- Instructions to follow
Rewrite the material as a numbered list, starting with the line that contains "Does the position" and going on through the line that contains "5.41 metres". Omit blank lines and leave out the pictures.

- Task material
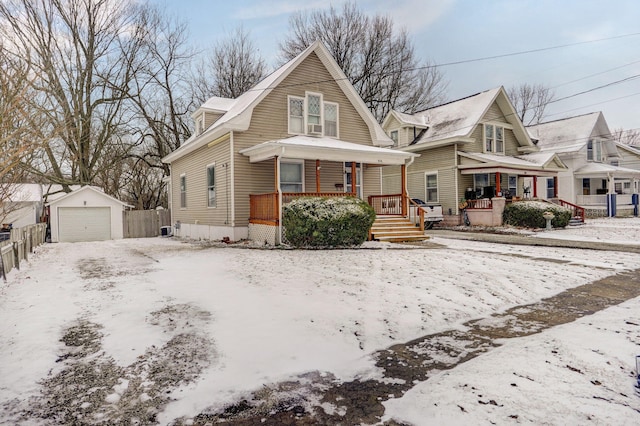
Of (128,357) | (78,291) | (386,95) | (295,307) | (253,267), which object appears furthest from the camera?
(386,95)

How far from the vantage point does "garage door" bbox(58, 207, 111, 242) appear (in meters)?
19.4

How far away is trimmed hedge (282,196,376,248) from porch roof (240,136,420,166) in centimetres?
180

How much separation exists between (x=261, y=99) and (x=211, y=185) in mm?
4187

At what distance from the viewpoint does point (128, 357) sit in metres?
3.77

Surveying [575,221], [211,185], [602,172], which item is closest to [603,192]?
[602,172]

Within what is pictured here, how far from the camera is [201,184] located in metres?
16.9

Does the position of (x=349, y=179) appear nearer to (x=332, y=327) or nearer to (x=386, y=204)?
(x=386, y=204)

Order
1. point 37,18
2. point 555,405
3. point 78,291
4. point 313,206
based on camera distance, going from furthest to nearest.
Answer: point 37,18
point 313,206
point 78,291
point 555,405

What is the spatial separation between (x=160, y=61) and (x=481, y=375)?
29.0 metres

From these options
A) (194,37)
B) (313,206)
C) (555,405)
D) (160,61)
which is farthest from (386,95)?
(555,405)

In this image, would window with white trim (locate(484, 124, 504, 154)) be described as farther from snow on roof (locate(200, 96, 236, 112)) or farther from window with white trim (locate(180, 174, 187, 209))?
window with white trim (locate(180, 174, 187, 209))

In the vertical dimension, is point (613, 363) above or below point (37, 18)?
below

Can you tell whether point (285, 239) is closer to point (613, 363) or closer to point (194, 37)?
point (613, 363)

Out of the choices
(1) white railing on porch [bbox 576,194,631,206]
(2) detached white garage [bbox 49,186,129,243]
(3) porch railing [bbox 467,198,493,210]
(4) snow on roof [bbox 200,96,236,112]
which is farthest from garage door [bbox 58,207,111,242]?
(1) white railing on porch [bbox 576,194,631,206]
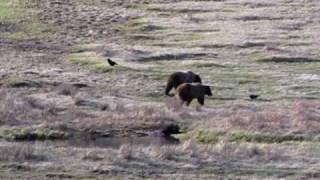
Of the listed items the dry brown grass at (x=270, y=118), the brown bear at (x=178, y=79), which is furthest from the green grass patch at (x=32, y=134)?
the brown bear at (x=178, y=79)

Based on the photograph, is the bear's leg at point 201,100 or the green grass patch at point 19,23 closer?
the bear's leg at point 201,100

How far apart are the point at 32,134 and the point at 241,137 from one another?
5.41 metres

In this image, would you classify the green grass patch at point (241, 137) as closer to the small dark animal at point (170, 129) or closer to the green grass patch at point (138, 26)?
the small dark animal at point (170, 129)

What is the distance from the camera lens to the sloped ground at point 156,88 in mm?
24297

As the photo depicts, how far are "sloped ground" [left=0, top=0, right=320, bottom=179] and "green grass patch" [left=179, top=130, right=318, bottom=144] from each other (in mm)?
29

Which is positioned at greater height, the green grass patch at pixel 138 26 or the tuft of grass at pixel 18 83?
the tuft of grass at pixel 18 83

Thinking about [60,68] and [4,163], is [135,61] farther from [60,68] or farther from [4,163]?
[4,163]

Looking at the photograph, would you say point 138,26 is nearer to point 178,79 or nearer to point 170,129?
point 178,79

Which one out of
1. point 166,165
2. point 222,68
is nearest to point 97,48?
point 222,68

* * *

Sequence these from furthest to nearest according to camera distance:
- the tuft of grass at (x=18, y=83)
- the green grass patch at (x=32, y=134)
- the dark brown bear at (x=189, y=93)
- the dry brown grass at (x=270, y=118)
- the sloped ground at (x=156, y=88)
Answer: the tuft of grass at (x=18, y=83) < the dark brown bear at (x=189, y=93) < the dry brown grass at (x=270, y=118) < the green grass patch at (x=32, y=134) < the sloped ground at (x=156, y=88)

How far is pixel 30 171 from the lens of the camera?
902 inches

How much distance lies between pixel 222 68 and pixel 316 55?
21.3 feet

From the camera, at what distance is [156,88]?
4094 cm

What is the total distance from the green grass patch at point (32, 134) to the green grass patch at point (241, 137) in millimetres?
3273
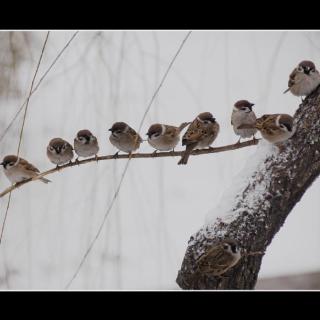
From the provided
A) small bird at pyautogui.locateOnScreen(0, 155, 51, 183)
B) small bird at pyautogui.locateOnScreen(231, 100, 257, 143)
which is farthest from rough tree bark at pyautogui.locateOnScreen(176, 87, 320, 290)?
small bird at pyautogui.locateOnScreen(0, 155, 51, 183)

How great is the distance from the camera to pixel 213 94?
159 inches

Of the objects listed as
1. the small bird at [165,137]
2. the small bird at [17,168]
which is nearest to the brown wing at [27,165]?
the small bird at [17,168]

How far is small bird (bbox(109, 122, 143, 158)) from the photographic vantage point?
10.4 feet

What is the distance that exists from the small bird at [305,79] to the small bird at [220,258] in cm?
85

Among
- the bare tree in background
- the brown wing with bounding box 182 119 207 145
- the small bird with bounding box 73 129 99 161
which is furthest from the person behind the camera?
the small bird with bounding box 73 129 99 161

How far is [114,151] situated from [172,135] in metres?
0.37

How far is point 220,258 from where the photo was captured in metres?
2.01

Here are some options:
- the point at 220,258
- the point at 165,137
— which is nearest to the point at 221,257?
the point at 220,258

- Written answer
1. Does the position of (x=349, y=179) appear nearer to (x=332, y=327) or nearer to (x=386, y=204)?
2. (x=386, y=204)
3. Order
4. 1. point 37,18
5. 2. point 555,405
6. 3. point 78,291
7. 4. point 313,206
8. based on camera distance, going from furthest to nearest.
9. Answer: point 37,18
10. point 313,206
11. point 78,291
12. point 555,405
13. What is the spatial separation between (x=160, y=61) and (x=481, y=375)?
14. 29.0 metres
15. From these options
16. A) (194,37)
17. B) (313,206)
18. C) (555,405)
19. D) (160,61)
20. which is farthest from (386,95)?
21. (555,405)
22. In this image, would window with white trim (locate(484, 124, 504, 154)) be described as farther from snow on roof (locate(200, 96, 236, 112)) or farther from window with white trim (locate(180, 174, 187, 209))?
23. window with white trim (locate(180, 174, 187, 209))
24. In the vertical dimension, is point (613, 363) above or below point (37, 18)?
25. below
26. Can you tell whether point (285, 239) is closer to point (613, 363) or closer to point (194, 37)?
27. point (613, 363)
28. Out of the choices
29. (1) white railing on porch [bbox 576,194,631,206]
30. (2) detached white garage [bbox 49,186,129,243]
31. (3) porch railing [bbox 467,198,493,210]
32. (4) snow on roof [bbox 200,96,236,112]
33. which is farthest from garage door [bbox 58,207,111,242]?
34. (1) white railing on porch [bbox 576,194,631,206]
35. Of the listed items the dry brown grass at (x=270, y=118), the brown bear at (x=178, y=79), which is furthest from the green grass patch at (x=32, y=134)?
36. the brown bear at (x=178, y=79)
37. Based on the photograph, is the bear's leg at point 201,100 or the green grass patch at point 19,23 closer?
38. the bear's leg at point 201,100
39. How far apart are the point at 32,134 and the point at 241,137 from one another?
40. 5.41 metres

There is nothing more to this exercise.